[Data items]
◆ ◆ ◆

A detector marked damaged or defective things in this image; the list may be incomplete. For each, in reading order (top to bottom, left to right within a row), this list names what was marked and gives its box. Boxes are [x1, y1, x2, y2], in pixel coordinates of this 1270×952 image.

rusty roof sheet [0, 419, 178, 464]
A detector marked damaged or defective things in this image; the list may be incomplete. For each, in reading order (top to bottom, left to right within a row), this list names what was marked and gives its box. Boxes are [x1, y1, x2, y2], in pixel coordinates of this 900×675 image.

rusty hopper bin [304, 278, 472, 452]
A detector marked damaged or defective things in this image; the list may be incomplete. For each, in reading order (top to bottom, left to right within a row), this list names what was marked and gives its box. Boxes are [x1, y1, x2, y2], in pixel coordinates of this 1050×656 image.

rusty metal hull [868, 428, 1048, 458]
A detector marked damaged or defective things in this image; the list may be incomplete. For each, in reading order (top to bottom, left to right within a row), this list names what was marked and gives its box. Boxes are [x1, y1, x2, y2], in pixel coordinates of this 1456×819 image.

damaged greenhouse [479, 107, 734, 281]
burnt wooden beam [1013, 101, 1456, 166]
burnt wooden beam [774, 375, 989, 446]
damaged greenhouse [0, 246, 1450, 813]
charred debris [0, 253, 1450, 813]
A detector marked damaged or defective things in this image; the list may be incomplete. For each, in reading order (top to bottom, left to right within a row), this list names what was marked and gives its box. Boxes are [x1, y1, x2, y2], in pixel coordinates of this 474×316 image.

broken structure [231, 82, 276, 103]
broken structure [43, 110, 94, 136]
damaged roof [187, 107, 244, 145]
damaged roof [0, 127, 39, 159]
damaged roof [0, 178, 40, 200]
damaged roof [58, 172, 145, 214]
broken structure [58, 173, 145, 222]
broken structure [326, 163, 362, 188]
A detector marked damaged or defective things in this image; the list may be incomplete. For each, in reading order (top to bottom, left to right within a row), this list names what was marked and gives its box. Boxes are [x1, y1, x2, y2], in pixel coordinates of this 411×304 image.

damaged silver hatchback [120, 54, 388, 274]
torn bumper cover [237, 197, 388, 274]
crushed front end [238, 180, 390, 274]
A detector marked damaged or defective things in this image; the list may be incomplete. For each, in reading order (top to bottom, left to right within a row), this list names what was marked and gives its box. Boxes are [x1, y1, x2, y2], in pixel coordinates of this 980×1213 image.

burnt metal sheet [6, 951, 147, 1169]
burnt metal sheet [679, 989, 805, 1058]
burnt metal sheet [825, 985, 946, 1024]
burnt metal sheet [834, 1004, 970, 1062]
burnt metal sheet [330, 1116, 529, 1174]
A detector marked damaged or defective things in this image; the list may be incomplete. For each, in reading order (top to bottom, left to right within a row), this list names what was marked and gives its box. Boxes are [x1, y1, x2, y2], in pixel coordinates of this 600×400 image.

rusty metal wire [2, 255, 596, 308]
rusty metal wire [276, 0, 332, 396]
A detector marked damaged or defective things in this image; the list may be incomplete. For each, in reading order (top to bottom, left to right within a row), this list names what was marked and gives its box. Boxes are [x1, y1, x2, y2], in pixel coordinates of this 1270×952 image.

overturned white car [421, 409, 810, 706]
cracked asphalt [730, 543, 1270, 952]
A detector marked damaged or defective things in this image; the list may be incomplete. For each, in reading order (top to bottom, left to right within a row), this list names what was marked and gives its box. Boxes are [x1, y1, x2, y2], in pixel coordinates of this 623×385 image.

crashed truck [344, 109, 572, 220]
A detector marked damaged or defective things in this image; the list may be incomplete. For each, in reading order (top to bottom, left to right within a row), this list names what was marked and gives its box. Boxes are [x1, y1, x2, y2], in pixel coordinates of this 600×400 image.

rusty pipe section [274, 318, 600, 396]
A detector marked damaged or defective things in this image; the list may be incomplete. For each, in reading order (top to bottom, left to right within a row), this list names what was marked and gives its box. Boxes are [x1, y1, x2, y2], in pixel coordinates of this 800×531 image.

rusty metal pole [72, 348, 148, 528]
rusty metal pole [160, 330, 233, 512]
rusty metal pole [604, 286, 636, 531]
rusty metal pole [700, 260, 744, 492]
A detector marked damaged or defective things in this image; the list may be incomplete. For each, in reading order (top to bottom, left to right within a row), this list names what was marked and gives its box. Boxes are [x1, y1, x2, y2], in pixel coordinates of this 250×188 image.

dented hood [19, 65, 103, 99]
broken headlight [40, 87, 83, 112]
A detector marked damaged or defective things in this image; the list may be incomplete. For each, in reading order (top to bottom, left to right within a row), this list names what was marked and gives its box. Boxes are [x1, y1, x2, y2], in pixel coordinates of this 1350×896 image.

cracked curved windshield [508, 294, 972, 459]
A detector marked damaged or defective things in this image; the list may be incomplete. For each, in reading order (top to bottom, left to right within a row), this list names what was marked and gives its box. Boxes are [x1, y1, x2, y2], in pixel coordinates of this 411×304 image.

◆ ◆ ◆

## Instructions to follow
Output each line of the data above as a JSON list of strings, one string per line, skipping blank lines.

## Answer
[
  "A detector marked damaged or defective things in this image; the list may be incomplete. For each, in reading order (top to bottom, left to right within a row), this list names what was marked and gives its box. Boxes are [x1, y1, x2, y2], in pixel coordinates of this 1270×952 image.",
  "rusty roof sheet [0, 419, 178, 464]",
  "A detector marked damaged or defective things in this image; the list may be incomplete. For each, in reading order (top to bottom, left to right within a row), this list names what was marked and gives its box. Boxes are [x1, y1, x2, y2], in pixel coordinates of this 900×675 image.",
  "rusty hopper bin [304, 278, 472, 452]",
  "A detector marked damaged or defective things in this image; the list may be incomplete. For each, in reading order (top to bottom, left to right within a row), this list names what was marked and gives its box. Boxes are [x1, y1, x2, y2], in pixel coordinates of this 1050×656 image.",
  "rusty metal hull [868, 428, 1048, 458]",
  "A detector marked damaged or defective things in this image; the list may be incomplete. For each, in reading order (top to bottom, left to right within a row), this list names what was marked and gives its box. Boxes are [x1, y1, x2, y2], in pixel coordinates of this 1456×819 image.",
  "damaged greenhouse [479, 107, 734, 281]",
  "burnt wooden beam [1013, 101, 1456, 166]",
  "burnt wooden beam [774, 375, 989, 446]",
  "damaged greenhouse [0, 246, 1450, 813]",
  "charred debris [0, 253, 1450, 813]",
  "A detector marked damaged or defective things in this image; the list may be incomplete. For each, in reading order (top to bottom, left to right within a row), this list names what was marked and gives its box. Boxes are [x1, y1, x2, y2], in pixel coordinates of this 474×316 image.",
  "broken structure [231, 82, 276, 103]",
  "broken structure [43, 110, 94, 136]",
  "damaged roof [187, 107, 244, 145]",
  "damaged roof [0, 127, 39, 159]",
  "damaged roof [0, 178, 40, 200]",
  "damaged roof [58, 172, 145, 214]",
  "broken structure [58, 173, 145, 222]",
  "broken structure [326, 163, 362, 188]",
  "A detector marked damaged or defective things in this image; the list may be incomplete. For each, in reading order (top to bottom, left to right within a row), this list names what was marked and gives its box. Boxes are [x1, y1, x2, y2], in pixel coordinates of this 411×304 image.",
  "damaged silver hatchback [120, 54, 388, 274]",
  "torn bumper cover [237, 197, 388, 274]",
  "crushed front end [238, 180, 390, 274]",
  "A detector marked damaged or defective things in this image; the list may be incomplete. For each, in reading order (top to bottom, left to right within a row), this list names what was marked and gives its box. Boxes are [x1, y1, x2, y2], in pixel coordinates of this 980×1213 image.",
  "burnt metal sheet [6, 951, 147, 1169]",
  "burnt metal sheet [679, 989, 805, 1058]",
  "burnt metal sheet [825, 985, 946, 1024]",
  "burnt metal sheet [834, 1004, 970, 1062]",
  "burnt metal sheet [330, 1116, 529, 1174]",
  "A detector marked damaged or defective things in this image; the list may be incomplete. For each, in reading order (top to bottom, left to right within a row), this list names what was marked and gives its box. Boxes are [x1, y1, x2, y2], in pixel coordinates of this 600×400 image.",
  "rusty metal wire [2, 255, 596, 308]",
  "rusty metal wire [276, 0, 332, 396]",
  "A detector marked damaged or defective things in this image; the list may be incomplete. For each, in reading order (top to bottom, left to right within a row), this list names what was marked and gives its box. Boxes are [x1, y1, x2, y2], in pixel coordinates of this 1270×952 image.",
  "overturned white car [421, 409, 810, 706]",
  "cracked asphalt [730, 543, 1270, 952]",
  "A detector marked damaged or defective things in this image; the list may be incomplete. For each, in reading order (top to bottom, left to right within a row), this list names what was marked and gives its box. Boxes are [x1, y1, x2, y2], in pixel coordinates of this 623×385 image.",
  "crashed truck [344, 109, 572, 220]",
  "A detector marked damaged or defective things in this image; the list may be incomplete. For each, in reading order (top to bottom, left to right within a row), this list names what was marked and gives its box. Boxes are [x1, y1, x2, y2], in pixel coordinates of this 600×400 image.",
  "rusty pipe section [274, 318, 600, 396]",
  "A detector marked damaged or defective things in this image; the list may be incomplete. For each, in reading order (top to bottom, left to right within a row), this list names what was marked and gives its box. Boxes are [x1, y1, x2, y2], in pixel coordinates of this 800×531 image.",
  "rusty metal pole [72, 348, 148, 528]",
  "rusty metal pole [160, 330, 233, 512]",
  "rusty metal pole [604, 286, 636, 531]",
  "rusty metal pole [700, 260, 744, 492]",
  "A detector marked damaged or defective things in this image; the list may be incomplete. For each, in reading order (top to bottom, left to right within a row), this list names what was marked and gives its box. Boxes are [x1, y1, x2, y2], in pixel coordinates of this 250×188 image.",
  "dented hood [19, 65, 103, 99]",
  "broken headlight [40, 87, 83, 112]",
  "A detector marked damaged or defective things in this image; the list may be incomplete. For each, in reading order (top to bottom, left to right within a row), this list names what was marked and gives its box. Boxes are [x1, y1, x2, y2], in pixel coordinates of this 1350×896 image.",
  "cracked curved windshield [508, 294, 972, 459]",
  "A detector marked damaged or defective things in this image; the list may be incomplete. For each, in reading order (top to bottom, left to right within a row), this list names what was marked and gives its box. Boxes are [x1, y1, x2, y2], in pixel coordinates of this 411×304 image."
]